Revealing the real-world applicable setting of online continual learning

The motivation of online continual learning (CL) is training agents to learn from an infinite stream of data and quickly accommodate changes in the data distribution. However, current online CL datasets are synthesized by common classification datasets by splitting all classes into disjoint tasks where disjoint task streams have little temporal relations, resulting in a CL setting far from realistic. In this paper, we ask two questions: (i) What are the characteristics of real-world CL scenarios? (ii) How existing methods perform on real-world CL scenarios? To answer the first question, we propose the first realistic CL setting coined instance-based continual learning (IBCL). IBCL has no task or class boundaries and requires algorithms to predict and learn from instance streams simultaneously. The life cycles of classes under IBCL are dynamic and instances belonging to the same class might evolve over time. For each sequentially arrival instance, algorithms are required to give the recognition result and then perform changes based on its label. No additional training resource are available except for the instance stream in evaluation.
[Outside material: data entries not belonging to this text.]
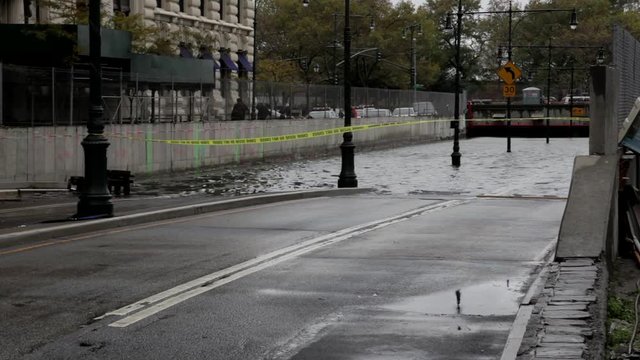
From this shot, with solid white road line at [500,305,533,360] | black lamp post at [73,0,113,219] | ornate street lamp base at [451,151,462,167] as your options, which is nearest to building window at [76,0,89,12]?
ornate street lamp base at [451,151,462,167]

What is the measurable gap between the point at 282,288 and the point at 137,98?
74.8 feet

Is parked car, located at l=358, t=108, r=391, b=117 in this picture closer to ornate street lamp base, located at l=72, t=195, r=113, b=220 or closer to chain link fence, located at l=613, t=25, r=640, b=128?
chain link fence, located at l=613, t=25, r=640, b=128

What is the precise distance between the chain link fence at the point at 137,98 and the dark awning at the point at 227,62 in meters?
9.12

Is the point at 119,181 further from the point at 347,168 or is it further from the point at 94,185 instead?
the point at 94,185

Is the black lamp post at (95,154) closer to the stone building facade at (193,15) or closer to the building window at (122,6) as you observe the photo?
the stone building facade at (193,15)

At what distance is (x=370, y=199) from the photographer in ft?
74.1

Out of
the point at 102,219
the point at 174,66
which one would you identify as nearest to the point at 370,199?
the point at 102,219

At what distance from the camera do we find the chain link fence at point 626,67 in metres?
14.9

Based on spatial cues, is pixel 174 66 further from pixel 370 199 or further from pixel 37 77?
pixel 370 199

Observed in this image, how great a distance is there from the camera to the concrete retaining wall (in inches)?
968

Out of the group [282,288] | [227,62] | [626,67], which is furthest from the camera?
[227,62]

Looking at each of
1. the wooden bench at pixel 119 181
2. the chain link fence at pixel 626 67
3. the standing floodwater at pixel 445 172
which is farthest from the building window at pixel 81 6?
the chain link fence at pixel 626 67

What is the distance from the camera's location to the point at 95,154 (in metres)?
15.4

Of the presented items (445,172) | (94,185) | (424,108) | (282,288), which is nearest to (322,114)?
(445,172)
To answer the second question, on CORe50 and mini-ImageNet, we compare current online CL methods under the IBCL setting with both the traditional ResNet18 backbone as well as the recent transformer-based backbone ViT on the IBCL setting. Three aspects including the recognition performance, the latency, and the memory usage of current methods are analyzed. Experiment results show that current online CL methods perform poorly in the real CL scenarios, and methods using the transformer-based backbone perform better than the CNN-based counterparts.